- Born: So Shook-mei (Chinese: 蘇淑眉) 1934 (age 91–92)
- Other names: Hong Nan, Siu Nam-Hung, So Shook-Mei, Nam Hung
- Occupations: Actress; film producer;
- Years active: 1952–1997
- Known for: Co-founder of Rose Motion Picture Company
- Spouse: Chor Yuen (1967–2022)

= Hung Nam =

Chinese actress and producer

Hung Nam (南紅, born 1934), born So Shook-Mei (蘇淑眉), is a Chinese actress and film producer from Hong Kong. Nam is credited with over 170 films.

== Career ==
Nam started as a Cantonese opera performer and she was a Hung Sin Nui’s protégé. Nam studied Cantonese opera under Hung Sin Nui for six years.

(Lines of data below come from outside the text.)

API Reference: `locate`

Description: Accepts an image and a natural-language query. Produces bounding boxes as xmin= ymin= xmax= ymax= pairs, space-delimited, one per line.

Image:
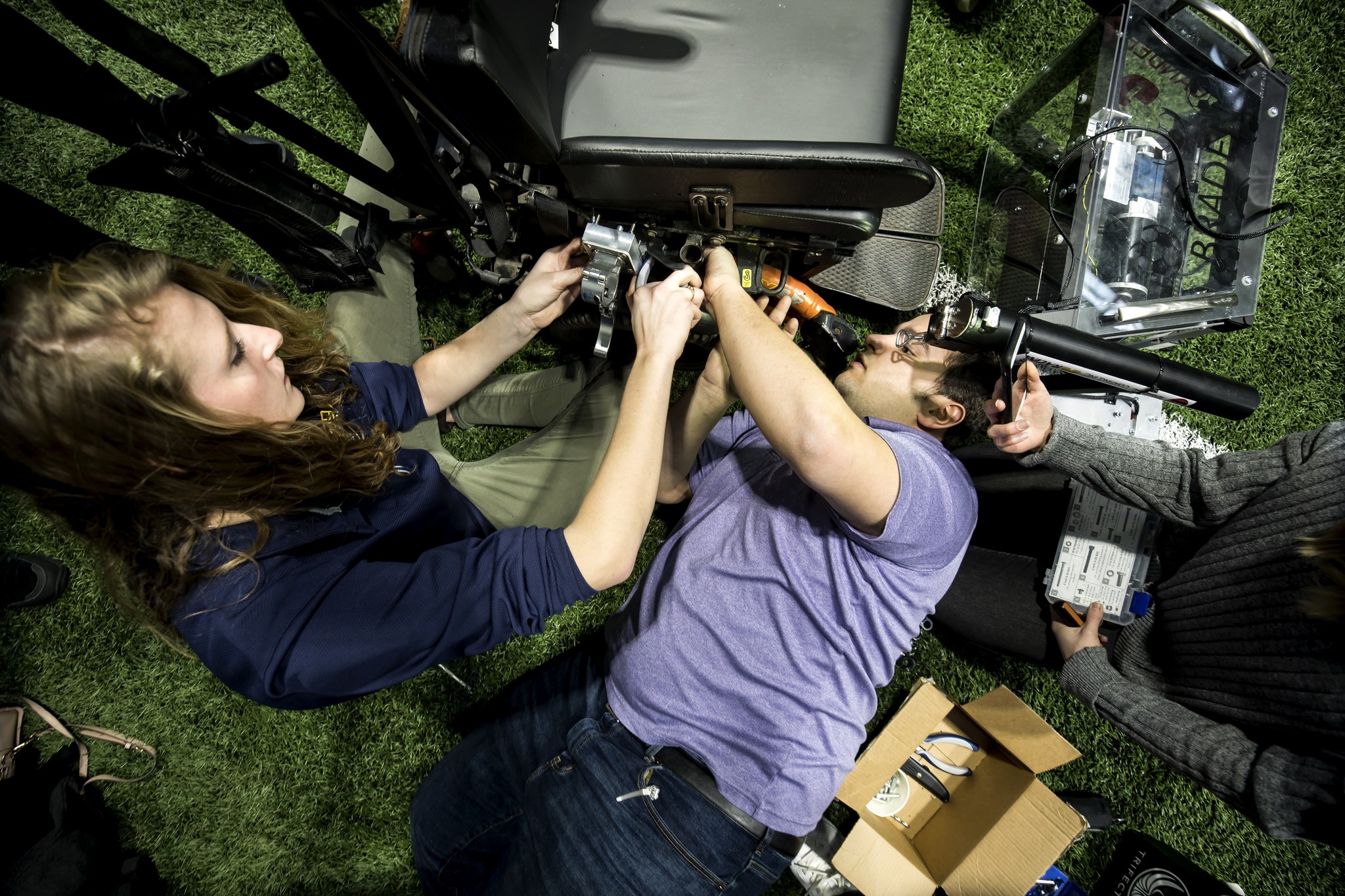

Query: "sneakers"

xmin=0 ymin=549 xmax=71 ymax=613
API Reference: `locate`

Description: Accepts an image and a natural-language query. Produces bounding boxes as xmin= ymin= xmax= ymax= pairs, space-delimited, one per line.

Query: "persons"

xmin=984 ymin=354 xmax=1345 ymax=870
xmin=402 ymin=233 xmax=990 ymax=896
xmin=0 ymin=227 xmax=712 ymax=722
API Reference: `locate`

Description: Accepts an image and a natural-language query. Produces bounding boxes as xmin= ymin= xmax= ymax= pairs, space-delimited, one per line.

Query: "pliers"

xmin=914 ymin=732 xmax=979 ymax=777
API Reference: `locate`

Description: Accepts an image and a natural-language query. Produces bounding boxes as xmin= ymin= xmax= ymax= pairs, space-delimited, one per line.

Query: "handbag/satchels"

xmin=0 ymin=705 xmax=24 ymax=781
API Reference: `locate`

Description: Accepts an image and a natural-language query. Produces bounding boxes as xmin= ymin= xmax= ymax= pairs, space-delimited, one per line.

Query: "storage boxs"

xmin=830 ymin=676 xmax=1091 ymax=895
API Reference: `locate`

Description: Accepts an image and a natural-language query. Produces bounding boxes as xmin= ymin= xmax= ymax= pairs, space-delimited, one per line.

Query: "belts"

In 1952, Nam started her acting career. Nam debuted in Red Rose, the Songstress, a 1952 drama film directed by Chun Kim. Nam was known for her lead role as Xiaolongnü in The Story of the Great Heroes (Part 1 to Part 4), 1960-1961 martial arts films directed by Lee Fa. The films were an adaption from Louis Cha's novel The Return of the Condor Heroes. In 1962, Nam co-founded Rose Motion Picture Company. In 1963, Nam became a producer. Nam was both a producer and a lead actress in films such as Tear-Laden Rose (1963), The Black Rose (1965), Love Never Fades (1965), Spy with My Face (1966), and Wise Wives and Foolish Husbands (1969), where her husband was the director. Nam's last film was Black Rose II, a 1997 comedy film directed by Jeff Lau Chun-Wai and Corey Yuen Kwai. Nam is credited with over 170 films.

== Filmography ==
=== Films ===
This is a partial list of films.
- 1952 Red Rose, the Songstress
- 1952 Girl in Red (一丈紅)
- 1952 A Melancholy Melody (Part 2)
- 1952 A Ready Lover
- 1954 Autumn - Chun Lan.
- 1957 She Married an Overseas Chinese (aka China Wife) - Chong So-Ching.
- 1957 The Whispering Palm (aka Moon Over Malaya) - Leung Choi Lin.
- 1959 Orchid in the Storm (aka Twilight of Love)
- 1960 The Story of the Great Heroes (Part 1) - Xiaolongnü
- 1960 The Story of the Great Heroes (Part 2)
- 1961 The Story of the Great Heroes (Part 3)
- 1961 The Story of the Great Heroes (Part 4)
- 1963 Tear-Laden Rose - also as Producer.
- 1965 The Black Rose - Chan Mei-Yi. Also as Producer.
- 1965 Love Never Fades - also as Producer.
- 1966 Spy with My Face - Chan Mei-Yi. Also as Producer.
- 1966 Lady Bond (Chivalrous Girl) - Lee Ping.
- 1967 The Great Lover - Lam Yuk-Hing.
- 1967 My Darling Wife
- 1967 Romance of a Teenage Girl (a.k.a. Young Love, a.k.a. A Young Girl's Love) - Kit-Hung.
- 1967 They All Fall in Love - Suk-Han.
- 1967 To Rose with Love - Actress, screenwriter.
- 1969 Wise Wives and Foolish Husbands - also as Producer.
- 1986 Last Song in Paris - Chin Mei.
- 1997 Black Rose II

== Personal life ==
Nam's husband was Chor Yuen, a film director, screenwriter, and actor. They were married since 1967 until Yuen's death in 2022.